Written instruction -
Please render the material below as a JSON list of strings, one string per line, skipping blank lines and leaving out the pictures.

- - -

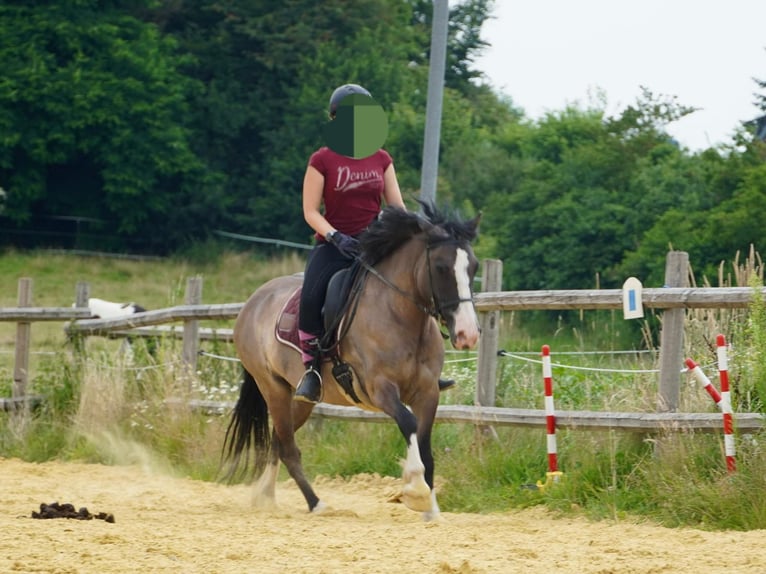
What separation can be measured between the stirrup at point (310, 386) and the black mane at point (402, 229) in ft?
2.95

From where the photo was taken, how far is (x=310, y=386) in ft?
29.6

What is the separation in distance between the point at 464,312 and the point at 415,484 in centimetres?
109

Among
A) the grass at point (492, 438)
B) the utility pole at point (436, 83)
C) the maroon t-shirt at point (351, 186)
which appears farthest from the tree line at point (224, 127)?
the maroon t-shirt at point (351, 186)

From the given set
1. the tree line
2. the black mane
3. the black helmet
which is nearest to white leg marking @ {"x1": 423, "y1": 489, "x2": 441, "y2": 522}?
the black mane

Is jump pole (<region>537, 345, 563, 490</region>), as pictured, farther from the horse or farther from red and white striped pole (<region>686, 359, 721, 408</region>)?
red and white striped pole (<region>686, 359, 721, 408</region>)

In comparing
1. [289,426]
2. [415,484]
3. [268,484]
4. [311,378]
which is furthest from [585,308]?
[268,484]

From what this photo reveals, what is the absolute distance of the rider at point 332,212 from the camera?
8945 millimetres

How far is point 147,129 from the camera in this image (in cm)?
4272

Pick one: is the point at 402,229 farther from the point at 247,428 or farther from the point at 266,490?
the point at 247,428

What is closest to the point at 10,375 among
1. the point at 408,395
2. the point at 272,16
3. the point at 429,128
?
the point at 429,128

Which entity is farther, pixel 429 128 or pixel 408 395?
pixel 429 128

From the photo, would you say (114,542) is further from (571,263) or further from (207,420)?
(571,263)

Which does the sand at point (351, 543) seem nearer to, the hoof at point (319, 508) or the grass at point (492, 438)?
the hoof at point (319, 508)

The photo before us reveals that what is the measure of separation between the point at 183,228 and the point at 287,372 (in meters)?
35.7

- - -

Answer in full -
[
  "What separation can be measured between the stirrup at point (310, 386) and the black mane at point (402, 229) in ft?",
  "2.95",
  "From where the photo was taken, how far is (x=310, y=386) in ft?",
  "29.6",
  "What is the separation in distance between the point at 464,312 and the point at 415,484 in centimetres?",
  "109",
  "Among",
  "A) the grass at point (492, 438)",
  "B) the utility pole at point (436, 83)",
  "C) the maroon t-shirt at point (351, 186)",
  "which appears farthest from the tree line at point (224, 127)?",
  "the maroon t-shirt at point (351, 186)",
  "From the given set",
  "1. the tree line",
  "2. the black mane",
  "3. the black helmet",
  "which is nearest to white leg marking @ {\"x1\": 423, \"y1\": 489, \"x2\": 441, \"y2\": 522}?",
  "the black mane",
  "Is jump pole (<region>537, 345, 563, 490</region>), as pictured, farther from the horse or farther from red and white striped pole (<region>686, 359, 721, 408</region>)?",
  "red and white striped pole (<region>686, 359, 721, 408</region>)",
  "In comparing",
  "1. [289,426]",
  "2. [415,484]",
  "3. [268,484]",
  "4. [311,378]",
  "which is furthest from [585,308]?",
  "[268,484]",
  "From what this photo reveals, what is the absolute distance of the rider at point 332,212 from the camera?",
  "8945 millimetres",
  "How far is point 147,129 from the camera in this image (in cm)?",
  "4272",
  "Pick one: is the point at 402,229 farther from the point at 247,428 or farther from the point at 266,490?",
  "the point at 247,428",
  "What is closest to the point at 10,375 among",
  "1. the point at 408,395",
  "2. the point at 272,16",
  "3. the point at 429,128",
  "?",
  "the point at 429,128",
  "Which entity is farther, pixel 429 128 or pixel 408 395?",
  "pixel 429 128",
  "From the photo, would you say (114,542) is further from (571,263) or further from (207,420)?",
  "(571,263)",
  "Which does the sand at point (351, 543) seem nearer to, the hoof at point (319, 508) or the grass at point (492, 438)?",
  "the hoof at point (319, 508)",
  "The photo before us reveals that what is the measure of separation between the point at 183,228 and the point at 287,372 (in meters)?",
  "35.7"
]